**SELECTED TEXT:**
============================================================

Les Kepreotis
Leslie Kepreotis was born on the 25th of March 1912 in the village of Kypriotianika, Kythera and passed away in Prince of Wales Hospital, after suffering from two heart attacks in his home in Maroubra, on the 8th of November 1977. He was 65 years old.
He was born in the family home on Kythera with a midwife and was the second youngest of a large family of seven; Nick, George, Peter, Les, Stamatoula, Gene, Bessie. He is survived by his wife Doreen Kepreotis and sons Victor, Peter, Steven and Paul.
His parents were Vretos, ‘Mikros Bretos’ Kepreotis and Katerina Kepreotis. They came out to Australia to visit for the first time just before the Second World War. ‘Mikros Bretos’ was his father’s nickname because his cousin had the same Christian name and from the same village but he was older, so to make it less confusing for everyone they assigned him the nickname of ‘Mikros Bretos’. Les himself was also of shortish appearance, about 5’6, and quite thin. He was also very active through his work. The family home for the Kepreotis’ is in Kypriotianika, right at the top of the village. When the bulk of the family left, the only one to stay home was Les’ brother George. They remained behind initially to look after their parents and then tried to fix the family home (patriko spiti) from its dilapidated state after their parents died , with great success. All the siblings of Les’ family were born there. It had a kitchen, bathroom area and a couple of bedrooms; as well as a backyard with a well. The Majority of siblings left there before the Second World War and they all came to Australia in search of a better life for themselves and the family units they were to create. They were spread as far and wide as Wollongong, Penrith, Roseville, Artarmon, Brighton-Le-Sands and down to Kiama. He eventually married and settled in Maroubra in 1949. They were all in NSW but not that close and therefore there were only the occasional family get-togethers. Transport was not as readily available to the general public as it is these days. The family would congregate more for functions such as; funerals, weddings, Christmas and Easter celebrations.
However, Les’ brother George and family went and lived in the neighbouring village of Aloizianika. Now only Vrettos and his wife Elvira live there when they return from Pireaus/Athens.
Growing up, Les always had a talent for singing and music in general. While he was young in Kythera he used to sing at the churches and they wanted him to become a priest. But his eldest sister got married and came to Australia where she had three kids. Unfortunately her husband died quite young so his family sent Les out to Australia at the age of 15 to help to look after his sister Stamatoula. She had married an Aroney (Cousin to Nicholas Aroney), and Les helped her raise her two sons Victor and Theo; and her daughter Helen. They lived in Nowra. While he was there he learnt to play the violin from the nuns. They taught him a left-handed-style of playing because he was naturally left-handed, but he was made to write with his right hand at school. He was also able to refine his singing in Nowra. He was then enlisted into the army as a non-naturalised soldier, where he was called up to do duty in the supply depots. He was stationed in Werris Creek where he became a Corporal. His brother George was naturalised and saw combat at El Alamein in the Middle East. They did not allow the ethnics to fight because they feared disloyalty (that they maybe like the Italians and aligned with the Germans). They were placed in Werris Creek for the duration of the war and they were able to mix with the community frequently. This is where he first met his wife-to-be Doreen, as her family owned a restaurant outside the train station at Werris Creek, which was in a prime position as it was once a crossroads for all interstate trains. She would see them nearly every night. They would have concerts and dances in which the soldiers all attended. There was once a particular concert where he sang the national anthems for the entire supply depot, highlighting his ability to sing and entertain.

============================================================

**DATASET RECORDS:**

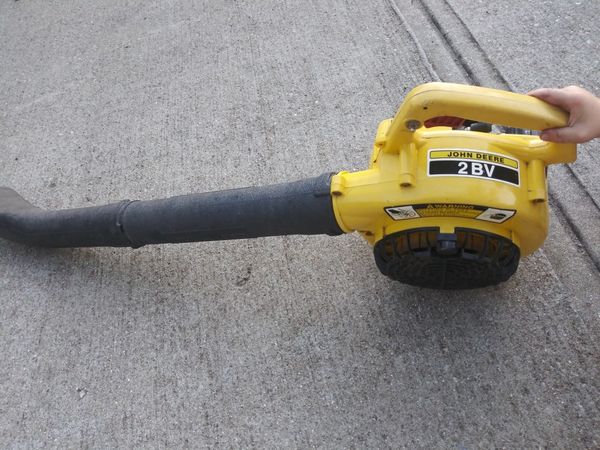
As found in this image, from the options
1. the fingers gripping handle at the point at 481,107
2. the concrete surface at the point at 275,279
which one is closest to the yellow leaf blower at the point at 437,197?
the fingers gripping handle at the point at 481,107

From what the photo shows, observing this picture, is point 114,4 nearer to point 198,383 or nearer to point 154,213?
point 154,213

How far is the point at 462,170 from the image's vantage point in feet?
4.28

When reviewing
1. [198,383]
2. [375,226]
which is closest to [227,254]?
[198,383]

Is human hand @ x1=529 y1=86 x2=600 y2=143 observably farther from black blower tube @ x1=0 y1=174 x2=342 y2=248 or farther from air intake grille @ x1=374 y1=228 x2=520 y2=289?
black blower tube @ x1=0 y1=174 x2=342 y2=248

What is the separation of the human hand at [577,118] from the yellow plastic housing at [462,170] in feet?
0.07

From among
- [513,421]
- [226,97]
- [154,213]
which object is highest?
[154,213]

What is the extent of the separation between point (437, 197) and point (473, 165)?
11cm

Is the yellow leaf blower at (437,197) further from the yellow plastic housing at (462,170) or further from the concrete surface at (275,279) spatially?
the concrete surface at (275,279)

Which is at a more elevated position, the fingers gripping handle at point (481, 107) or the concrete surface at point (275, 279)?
the fingers gripping handle at point (481, 107)

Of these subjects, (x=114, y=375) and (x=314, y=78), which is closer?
(x=114, y=375)

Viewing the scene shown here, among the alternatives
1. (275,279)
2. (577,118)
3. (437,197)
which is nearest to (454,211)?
(437,197)

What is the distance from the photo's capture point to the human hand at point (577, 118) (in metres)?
1.26

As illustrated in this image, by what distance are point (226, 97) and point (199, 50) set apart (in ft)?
1.35

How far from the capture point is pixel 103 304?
1883 millimetres
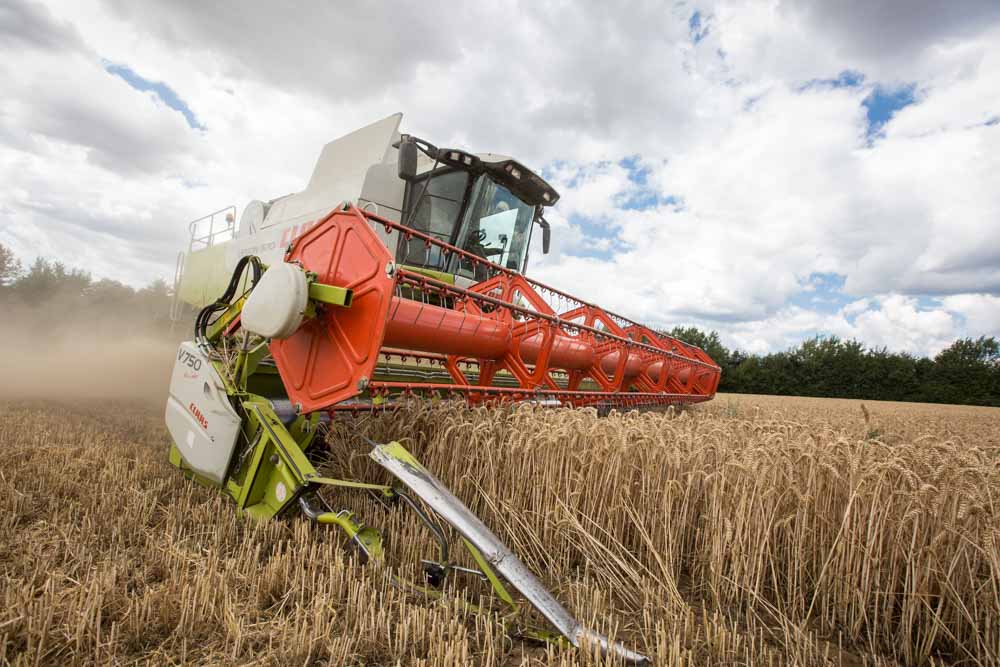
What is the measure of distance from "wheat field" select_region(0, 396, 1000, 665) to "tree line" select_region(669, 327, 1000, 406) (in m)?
21.5

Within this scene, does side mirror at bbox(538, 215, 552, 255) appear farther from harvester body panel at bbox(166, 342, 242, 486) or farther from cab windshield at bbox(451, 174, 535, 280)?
harvester body panel at bbox(166, 342, 242, 486)

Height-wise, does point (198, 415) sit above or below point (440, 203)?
below

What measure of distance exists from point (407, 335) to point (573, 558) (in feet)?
4.26

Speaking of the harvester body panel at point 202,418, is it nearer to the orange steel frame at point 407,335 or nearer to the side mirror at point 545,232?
the orange steel frame at point 407,335

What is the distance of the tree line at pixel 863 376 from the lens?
65.1 feet

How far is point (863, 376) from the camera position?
68.0ft

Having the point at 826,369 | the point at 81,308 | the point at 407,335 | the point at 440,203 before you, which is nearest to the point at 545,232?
the point at 440,203

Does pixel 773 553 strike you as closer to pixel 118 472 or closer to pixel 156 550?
pixel 156 550

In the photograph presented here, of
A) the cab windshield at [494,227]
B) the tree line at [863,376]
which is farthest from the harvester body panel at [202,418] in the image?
the tree line at [863,376]

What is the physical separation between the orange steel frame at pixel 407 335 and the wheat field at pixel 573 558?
0.46 meters

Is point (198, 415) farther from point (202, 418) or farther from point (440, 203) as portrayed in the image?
point (440, 203)

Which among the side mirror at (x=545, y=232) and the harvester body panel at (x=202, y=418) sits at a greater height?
the side mirror at (x=545, y=232)

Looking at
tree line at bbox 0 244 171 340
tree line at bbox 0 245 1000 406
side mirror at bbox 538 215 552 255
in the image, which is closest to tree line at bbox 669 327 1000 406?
tree line at bbox 0 245 1000 406

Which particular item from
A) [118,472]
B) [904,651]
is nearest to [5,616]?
[118,472]
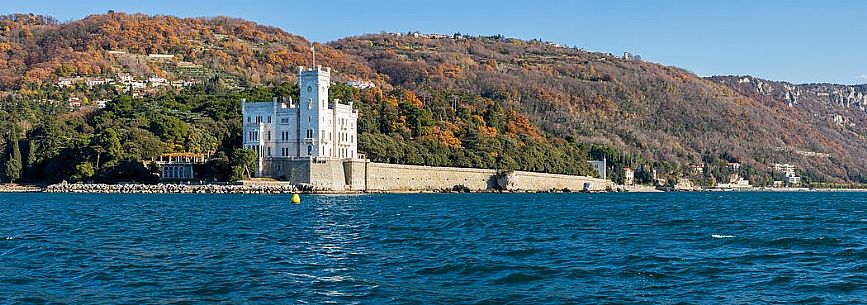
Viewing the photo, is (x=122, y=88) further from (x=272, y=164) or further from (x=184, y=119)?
(x=272, y=164)

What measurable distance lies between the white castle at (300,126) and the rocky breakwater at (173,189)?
643 cm

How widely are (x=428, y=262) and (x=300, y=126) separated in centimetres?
7870

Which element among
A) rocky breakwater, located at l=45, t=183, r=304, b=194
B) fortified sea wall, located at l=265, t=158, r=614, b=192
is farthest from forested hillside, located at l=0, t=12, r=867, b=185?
fortified sea wall, located at l=265, t=158, r=614, b=192

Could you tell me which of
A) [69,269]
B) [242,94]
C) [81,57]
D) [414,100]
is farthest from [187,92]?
[69,269]

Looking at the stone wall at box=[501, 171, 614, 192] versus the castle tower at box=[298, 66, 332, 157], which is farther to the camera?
the stone wall at box=[501, 171, 614, 192]

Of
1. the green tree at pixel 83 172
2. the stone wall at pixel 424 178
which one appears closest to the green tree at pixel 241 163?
the stone wall at pixel 424 178

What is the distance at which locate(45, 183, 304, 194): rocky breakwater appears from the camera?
94250mm

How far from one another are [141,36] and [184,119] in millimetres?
87493

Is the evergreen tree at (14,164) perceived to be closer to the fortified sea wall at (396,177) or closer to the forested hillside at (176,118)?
the forested hillside at (176,118)

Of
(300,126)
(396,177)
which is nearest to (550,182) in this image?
(396,177)

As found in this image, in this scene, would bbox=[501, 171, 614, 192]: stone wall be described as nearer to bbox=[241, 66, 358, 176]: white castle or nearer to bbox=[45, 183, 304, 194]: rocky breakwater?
bbox=[241, 66, 358, 176]: white castle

============================================================

**APPLY WHAT YOU READ:**
#1 Revise the Les Kepreotis biography from "He was born" up to and including "Steven and Paul.", putting "nurse" in place of "midwife".
#2 Write the next part of the Les Kepreotis biography, picking up after its final sentence.
The entries come from a different source than the Les Kepreotis biography.

**ANSWERS PER TASK:**
#1
He was born in the family home on Kythera with a nurse and was the second youngest of a large family of seven; Nick, George, Peter, Les, Stamatoula, Gene, Bessie. He is survived by his wife Doreen Kepreotis and sons Victor, Peter, Steven and Paul.

#2
Les was considered quite intelligent amongst his family and peers, often referred to as the brains behind all his business ventures. However he never went to school here in Australia and had a very limited education in Kythera. He missed his vocation, so it was a big thing for him to have all four of his sons continue through all forms of education and become successful. His hobbies included playing the violin and gardening on his day off from work. He worked six solid days a week and would take Mondays off.
His wife and second son used to do a jigsaw puzzle some nights to get young Peter through his severe asthma and keep his mind off it. They would leave the last piece for him when he got home from work.
It was often a task for the boys to stay up to see their father as he worked such long and arduous hours. He would take the kids to the Kytherian picnics and dances. We used the facilities of the Hellenic Club and the first Kythera House, in Regent Street, Chippendale, where we had the first engagement of first born son, Victor. He was also a key member of a gathering of mates; Charlie Aroney, Jack Tzannes, Peter Notaras (Doreen’s brother- in-law) and Mr Castrission, on Sundays where they would visit each other’s garden and have a coffee and a chat. It was an unofficial competition where they would rate the others gardens. Les’ was in many ways one of the best ones in that group, not just for variety that he incorporated, but in layout and structure and how aesthetically pleasing his garden was. It was often considered the most organised, decretive, of good quality, systematic and ordered. A truly magnificent achievement and a credit to his intelligent mind and dedication. Differing to the Greek perivolia in that sense.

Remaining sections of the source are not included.